Given task: Extract every line of the listing below and reproduce each one without any change.

Given information:
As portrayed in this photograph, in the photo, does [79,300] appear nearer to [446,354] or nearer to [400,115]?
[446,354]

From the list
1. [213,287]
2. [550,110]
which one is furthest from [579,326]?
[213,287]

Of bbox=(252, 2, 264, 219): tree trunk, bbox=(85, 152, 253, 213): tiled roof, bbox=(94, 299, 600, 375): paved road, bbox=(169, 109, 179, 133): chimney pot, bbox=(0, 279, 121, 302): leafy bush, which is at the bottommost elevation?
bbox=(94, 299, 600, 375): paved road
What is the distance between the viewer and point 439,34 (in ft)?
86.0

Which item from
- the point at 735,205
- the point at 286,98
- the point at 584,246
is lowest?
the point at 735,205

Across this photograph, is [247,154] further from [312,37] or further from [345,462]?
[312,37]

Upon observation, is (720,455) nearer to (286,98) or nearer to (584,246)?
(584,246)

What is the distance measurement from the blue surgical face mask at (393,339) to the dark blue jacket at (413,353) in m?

Problem solution:
As portrayed in this photograph, in the photo, does [79,300] appear nearer to [446,354] or nearer to [400,115]?
[446,354]

From the list
1. [213,287]
2. [550,110]
which one is furthest from [579,326]?
[213,287]

Of bbox=(252, 2, 264, 219): tree trunk, bbox=(85, 152, 253, 213): tiled roof, bbox=(94, 299, 600, 375): paved road, bbox=(169, 109, 179, 133): chimney pot, bbox=(0, 279, 121, 302): leafy bush, which is at the bottommost elevation?
bbox=(94, 299, 600, 375): paved road
What is the distance between the viewer and point 439,34 (in ft)?
86.0

Which item from
- the point at 735,205
- the point at 286,98
- the point at 584,246
is lowest?
the point at 735,205

Across this photograph, is [247,154] further from [312,37] or further from [345,462]?
[312,37]

Upon observation, is (720,455) nearer to (286,98) or nearer to (584,246)?
(584,246)

What is the distance measurement from the blue surgical face mask at (393,339) to the dark blue jacket at (413,353) in m?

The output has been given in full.